In January 2020, the media reported a court petition by the State Bank of Mauritius (SBM) to liquidate the East African Cables over a $2.85 million (Ksh285 million) debt. However, the two parties have reached an agreement, recently, on the restructuring of the $2.85 million (Ksh285 million) debt that is due and payable on demand.
“The withdrawal of the petition is a significant step towards the company’s turnaround plan that includes strengthening of the balance sheet, operational improvement and having the right funding structure for growth and profitability,” said Virginia Ndunge, the Company’s Secretary.
She added that the new arrangement involves a restructuring of the outstanding facilities by the bank under a new long term facility and security arrangement. This would give the indebted cable maker a lifeline in its recovery efforts.
In 2018, the cable manufacturer hired a consultant to help in spacing out its Ksh 3.06 billion debts.
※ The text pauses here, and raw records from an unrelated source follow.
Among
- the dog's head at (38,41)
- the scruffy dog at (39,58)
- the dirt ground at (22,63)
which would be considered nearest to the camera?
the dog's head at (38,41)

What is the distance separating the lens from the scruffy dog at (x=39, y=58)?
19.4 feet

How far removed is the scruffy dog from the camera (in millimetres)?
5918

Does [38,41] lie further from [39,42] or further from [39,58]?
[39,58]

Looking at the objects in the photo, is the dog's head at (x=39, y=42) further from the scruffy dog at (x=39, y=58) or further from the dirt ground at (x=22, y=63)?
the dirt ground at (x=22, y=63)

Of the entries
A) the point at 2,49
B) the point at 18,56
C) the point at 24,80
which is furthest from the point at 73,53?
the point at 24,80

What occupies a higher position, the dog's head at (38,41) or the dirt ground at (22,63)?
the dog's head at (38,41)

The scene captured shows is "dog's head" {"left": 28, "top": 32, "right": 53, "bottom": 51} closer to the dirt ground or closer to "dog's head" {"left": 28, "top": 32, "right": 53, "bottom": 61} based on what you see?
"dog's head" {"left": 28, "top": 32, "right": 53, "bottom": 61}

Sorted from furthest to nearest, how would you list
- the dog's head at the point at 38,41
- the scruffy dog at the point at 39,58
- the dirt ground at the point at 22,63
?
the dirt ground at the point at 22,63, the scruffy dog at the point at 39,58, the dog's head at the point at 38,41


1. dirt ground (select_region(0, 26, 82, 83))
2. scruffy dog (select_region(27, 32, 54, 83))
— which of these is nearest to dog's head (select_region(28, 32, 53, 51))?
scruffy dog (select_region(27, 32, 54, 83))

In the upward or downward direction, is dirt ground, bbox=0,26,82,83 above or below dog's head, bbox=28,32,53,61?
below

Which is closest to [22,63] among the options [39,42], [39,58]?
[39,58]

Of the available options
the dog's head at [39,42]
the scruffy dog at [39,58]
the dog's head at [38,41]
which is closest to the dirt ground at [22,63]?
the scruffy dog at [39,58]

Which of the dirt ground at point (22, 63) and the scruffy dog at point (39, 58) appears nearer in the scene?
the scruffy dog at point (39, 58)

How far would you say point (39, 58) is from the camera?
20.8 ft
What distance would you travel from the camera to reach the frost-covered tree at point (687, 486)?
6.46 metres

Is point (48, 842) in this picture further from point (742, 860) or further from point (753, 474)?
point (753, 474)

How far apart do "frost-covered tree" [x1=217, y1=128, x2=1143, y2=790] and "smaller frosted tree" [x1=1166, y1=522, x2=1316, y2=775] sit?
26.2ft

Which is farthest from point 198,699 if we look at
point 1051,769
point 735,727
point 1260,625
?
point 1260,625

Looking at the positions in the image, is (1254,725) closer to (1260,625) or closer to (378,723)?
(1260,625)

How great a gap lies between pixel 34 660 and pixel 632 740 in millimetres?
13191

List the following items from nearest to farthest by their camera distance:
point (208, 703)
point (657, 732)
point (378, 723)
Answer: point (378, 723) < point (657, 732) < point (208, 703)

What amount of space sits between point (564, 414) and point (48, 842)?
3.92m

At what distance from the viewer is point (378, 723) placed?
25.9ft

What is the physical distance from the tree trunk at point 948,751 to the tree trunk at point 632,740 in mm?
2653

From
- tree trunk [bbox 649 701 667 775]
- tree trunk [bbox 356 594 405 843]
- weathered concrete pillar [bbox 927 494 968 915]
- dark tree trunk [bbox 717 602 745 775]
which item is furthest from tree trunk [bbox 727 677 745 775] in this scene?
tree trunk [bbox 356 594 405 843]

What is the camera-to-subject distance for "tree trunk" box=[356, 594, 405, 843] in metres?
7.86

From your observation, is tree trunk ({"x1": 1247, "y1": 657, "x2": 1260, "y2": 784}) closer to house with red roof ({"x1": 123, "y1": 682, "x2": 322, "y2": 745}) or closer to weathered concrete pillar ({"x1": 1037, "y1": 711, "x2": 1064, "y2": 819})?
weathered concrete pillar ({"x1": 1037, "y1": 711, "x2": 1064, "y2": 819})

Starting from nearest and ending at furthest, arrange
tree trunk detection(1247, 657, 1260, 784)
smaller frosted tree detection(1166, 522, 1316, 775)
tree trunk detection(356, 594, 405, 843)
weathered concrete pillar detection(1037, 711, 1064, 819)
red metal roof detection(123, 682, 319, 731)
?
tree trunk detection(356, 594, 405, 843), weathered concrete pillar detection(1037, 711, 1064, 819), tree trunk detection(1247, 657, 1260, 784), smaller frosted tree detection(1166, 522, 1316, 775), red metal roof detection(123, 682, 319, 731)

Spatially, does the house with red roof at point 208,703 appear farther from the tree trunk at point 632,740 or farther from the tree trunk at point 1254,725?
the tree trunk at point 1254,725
According to one of its top officials, the board engaged the services of a debt restructuring consultant to work with the management and its lenders for a workable solution.
The plan was for the consultant to conduct an independent review of the business and advise the management and the lenders to facilitate the refinancing of existing loans. But the negative working capital and losses made its external auditors, KPMG cast doubt on its ability to continue as a going concern.
Its list of debtors includes Standard Chartered Bank Kenya, Standard Chartered Bank Tanzania, Ecobank Kenya, SBM and Credit Bank Kenya Ltd.
The company has already defaulted on some of its loans. As of 2018, it offered for sale three properties located in Nairobi and Dar es salaam valued at Sh640 million with aims to use the proceeds to boost working capital.
Lists on the Nairobi Securities Exchange, the East African Cables is a huge electronic and telecoms cable maker which services the East and Central African Markets.